Winners of our first R3 Student Innovation Challenge

Last Fall, we asked ourselves the question, how can we better expose students to what life is like as an applied researcher? So we thought, how about a realistic job preview of what it’s like to apply for research funding, just like our college and university professors do?

So we created the R3 Student Innovation Challenge. It started with a call for submissions to undergraduates, and then helped them by providing proposal building workshops at the university campuses across the province.

With a prize pot of $25,000, the aim was to give three students some of the money they need to work on an innovative project. Some for pay and the rest for the materials they need to do their work.

For its first year, we were very impressed with the caliber of the submissions, and after a lot of debate, we narrowed it down to five finalists and ultimately three winners:

Second runner-up was a group of engineering students at UNB who want to invent a way to store the excess energy your heat pump generates when you’re not home. The team includes Jordan Kenny, Eric Hatfield, Daniel Larsen and James MacLean.

First runner-up was Tierza Petterson, a biology student at Mount Allison who wants to reduce the rate of obesity by figuring out how to control the signals in our brain that increase appetite.

Noemi Pepin, a biology student at Université de Moncton who wants to selectively breed the cannabis plant to make it more disease resistant for farmers, was awarded the top prize.

The winners and students were presented at NBIF’s R3 Gala in March 2016.
################
● Task statement: From the article on the R3 Student Innovation Challenge winners, pull out everything from "Noemi Pepin, a" down to "the top prize.", copying it word for word. The records that follow have no connection to the article on the R3 Student Innovation Challenge winners.
################
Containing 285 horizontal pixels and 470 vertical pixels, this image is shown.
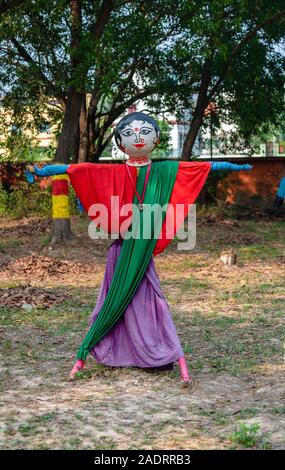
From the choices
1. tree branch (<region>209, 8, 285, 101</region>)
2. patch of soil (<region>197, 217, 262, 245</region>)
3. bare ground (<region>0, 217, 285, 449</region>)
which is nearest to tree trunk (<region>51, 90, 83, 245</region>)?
bare ground (<region>0, 217, 285, 449</region>)

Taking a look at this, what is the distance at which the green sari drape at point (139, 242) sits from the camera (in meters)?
5.57

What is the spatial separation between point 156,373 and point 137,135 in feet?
5.74

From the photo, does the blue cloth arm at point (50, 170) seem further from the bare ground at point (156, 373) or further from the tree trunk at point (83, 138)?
the tree trunk at point (83, 138)

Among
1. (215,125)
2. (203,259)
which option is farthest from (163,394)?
(215,125)

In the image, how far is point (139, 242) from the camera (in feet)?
18.4

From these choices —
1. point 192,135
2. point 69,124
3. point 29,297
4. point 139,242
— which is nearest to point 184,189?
point 139,242

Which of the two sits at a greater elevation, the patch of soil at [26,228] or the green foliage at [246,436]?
the patch of soil at [26,228]

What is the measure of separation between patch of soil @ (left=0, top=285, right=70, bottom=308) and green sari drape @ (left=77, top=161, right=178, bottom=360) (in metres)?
2.88

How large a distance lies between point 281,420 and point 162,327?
1.28m

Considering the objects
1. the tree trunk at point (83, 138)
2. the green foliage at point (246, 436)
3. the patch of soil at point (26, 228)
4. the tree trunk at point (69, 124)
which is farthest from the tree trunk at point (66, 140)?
the green foliage at point (246, 436)

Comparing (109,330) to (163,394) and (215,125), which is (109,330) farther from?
(215,125)

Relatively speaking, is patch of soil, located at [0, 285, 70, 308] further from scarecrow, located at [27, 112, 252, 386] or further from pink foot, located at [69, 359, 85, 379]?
scarecrow, located at [27, 112, 252, 386]

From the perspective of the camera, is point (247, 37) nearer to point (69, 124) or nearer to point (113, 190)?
point (69, 124)
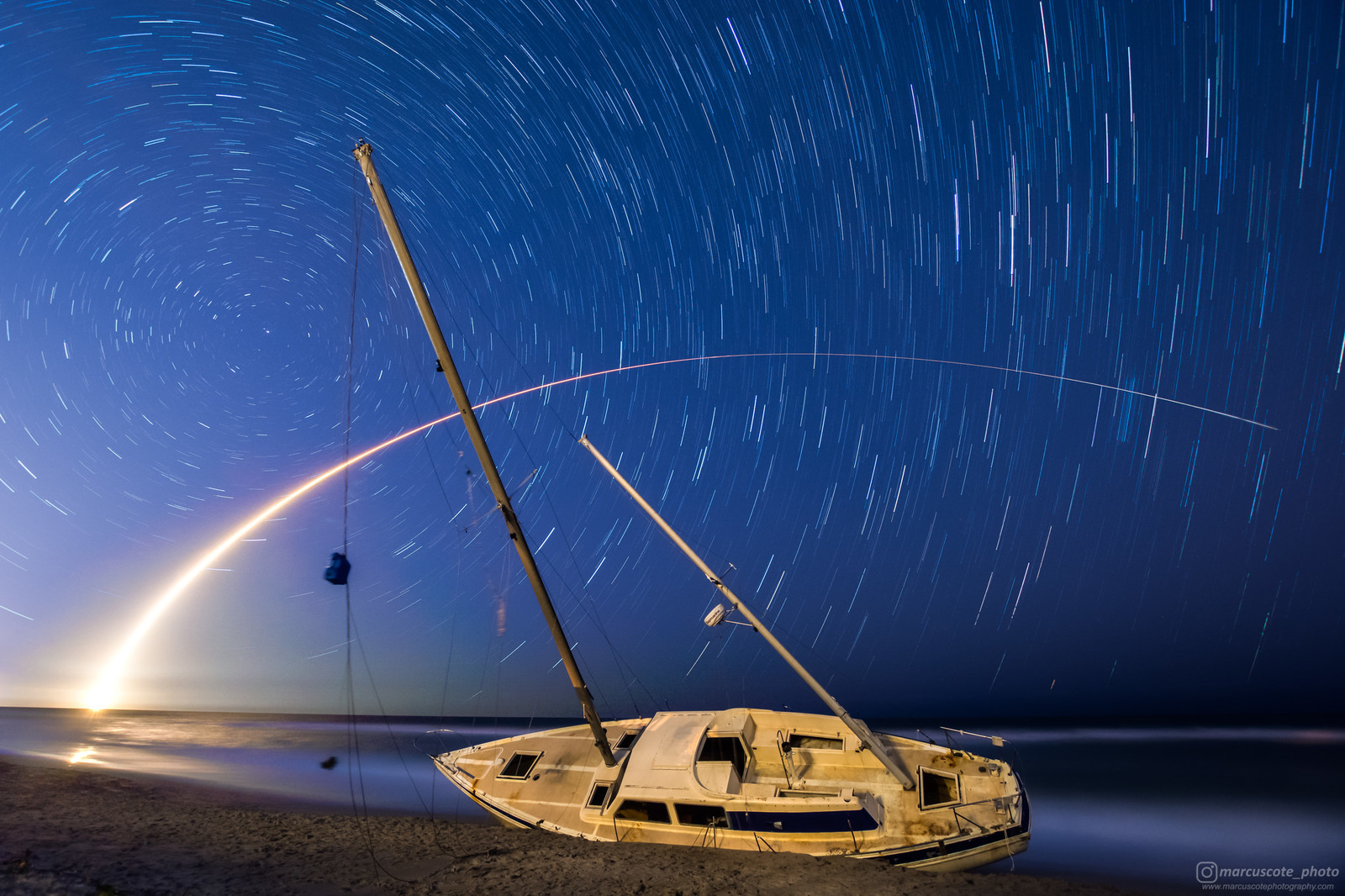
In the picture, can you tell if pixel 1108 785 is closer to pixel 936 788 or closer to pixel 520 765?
pixel 936 788

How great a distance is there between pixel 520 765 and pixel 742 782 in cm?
865

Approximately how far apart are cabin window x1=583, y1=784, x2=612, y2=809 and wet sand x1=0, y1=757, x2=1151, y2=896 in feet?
4.52

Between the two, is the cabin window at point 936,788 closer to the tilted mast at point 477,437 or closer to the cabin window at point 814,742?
the cabin window at point 814,742

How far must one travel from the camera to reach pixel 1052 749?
65.8 metres

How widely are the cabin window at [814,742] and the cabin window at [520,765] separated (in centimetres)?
872

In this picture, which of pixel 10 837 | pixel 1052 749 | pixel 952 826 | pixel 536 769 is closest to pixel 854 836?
pixel 952 826

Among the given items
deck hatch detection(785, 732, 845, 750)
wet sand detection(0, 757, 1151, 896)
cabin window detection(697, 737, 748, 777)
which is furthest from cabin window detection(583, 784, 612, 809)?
deck hatch detection(785, 732, 845, 750)

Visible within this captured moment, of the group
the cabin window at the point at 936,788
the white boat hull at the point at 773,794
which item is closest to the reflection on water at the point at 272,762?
the white boat hull at the point at 773,794

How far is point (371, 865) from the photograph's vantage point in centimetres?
1397

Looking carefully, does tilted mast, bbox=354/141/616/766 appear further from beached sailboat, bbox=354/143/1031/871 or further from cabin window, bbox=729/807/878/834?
cabin window, bbox=729/807/878/834

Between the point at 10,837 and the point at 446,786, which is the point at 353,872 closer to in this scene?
the point at 10,837

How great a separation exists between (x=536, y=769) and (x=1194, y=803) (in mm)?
39368

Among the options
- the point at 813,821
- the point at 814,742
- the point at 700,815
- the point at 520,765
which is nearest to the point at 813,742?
the point at 814,742

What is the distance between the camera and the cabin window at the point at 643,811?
15156 millimetres
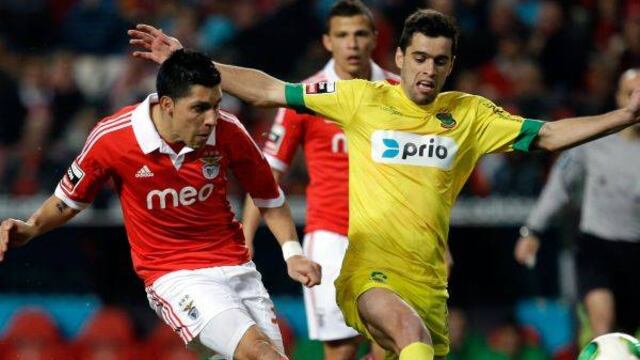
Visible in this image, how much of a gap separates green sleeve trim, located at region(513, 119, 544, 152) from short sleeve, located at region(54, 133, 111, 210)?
2028 mm

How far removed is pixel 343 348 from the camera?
876 cm

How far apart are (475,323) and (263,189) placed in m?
4.32

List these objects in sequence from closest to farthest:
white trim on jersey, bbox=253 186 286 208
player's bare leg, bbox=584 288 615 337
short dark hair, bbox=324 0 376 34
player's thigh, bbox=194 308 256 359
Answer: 1. player's thigh, bbox=194 308 256 359
2. white trim on jersey, bbox=253 186 286 208
3. short dark hair, bbox=324 0 376 34
4. player's bare leg, bbox=584 288 615 337

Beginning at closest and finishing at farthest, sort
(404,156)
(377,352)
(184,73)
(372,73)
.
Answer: (184,73) < (404,156) < (377,352) < (372,73)

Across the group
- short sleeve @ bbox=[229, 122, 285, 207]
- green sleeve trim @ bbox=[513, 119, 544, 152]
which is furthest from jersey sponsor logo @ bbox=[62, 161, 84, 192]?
green sleeve trim @ bbox=[513, 119, 544, 152]

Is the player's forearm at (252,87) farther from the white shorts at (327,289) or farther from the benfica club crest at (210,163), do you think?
the white shorts at (327,289)

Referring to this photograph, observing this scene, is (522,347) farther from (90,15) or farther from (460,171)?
(90,15)

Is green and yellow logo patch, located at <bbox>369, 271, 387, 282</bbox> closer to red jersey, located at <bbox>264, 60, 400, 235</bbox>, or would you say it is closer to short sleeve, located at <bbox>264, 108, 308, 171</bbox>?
red jersey, located at <bbox>264, 60, 400, 235</bbox>

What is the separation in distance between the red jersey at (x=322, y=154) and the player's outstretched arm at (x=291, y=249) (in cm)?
147

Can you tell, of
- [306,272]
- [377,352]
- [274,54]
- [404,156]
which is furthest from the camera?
[274,54]

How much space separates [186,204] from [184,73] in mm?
710

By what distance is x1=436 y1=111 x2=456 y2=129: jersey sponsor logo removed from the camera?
6.98 metres

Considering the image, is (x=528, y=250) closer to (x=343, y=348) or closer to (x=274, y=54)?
(x=343, y=348)

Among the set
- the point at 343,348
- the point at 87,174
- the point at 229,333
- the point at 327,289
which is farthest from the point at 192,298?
the point at 343,348
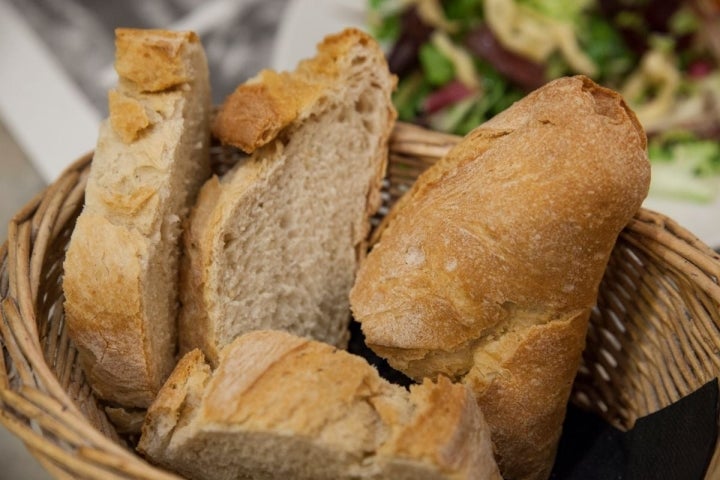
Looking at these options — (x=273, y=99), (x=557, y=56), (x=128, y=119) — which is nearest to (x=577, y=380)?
(x=273, y=99)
################
● Answer box:
Noemi Pepin, a biology student at Université de Moncton who wants to selectively breed the cannabis plant to make it more disease resistant for farmers, was awarded the top prize.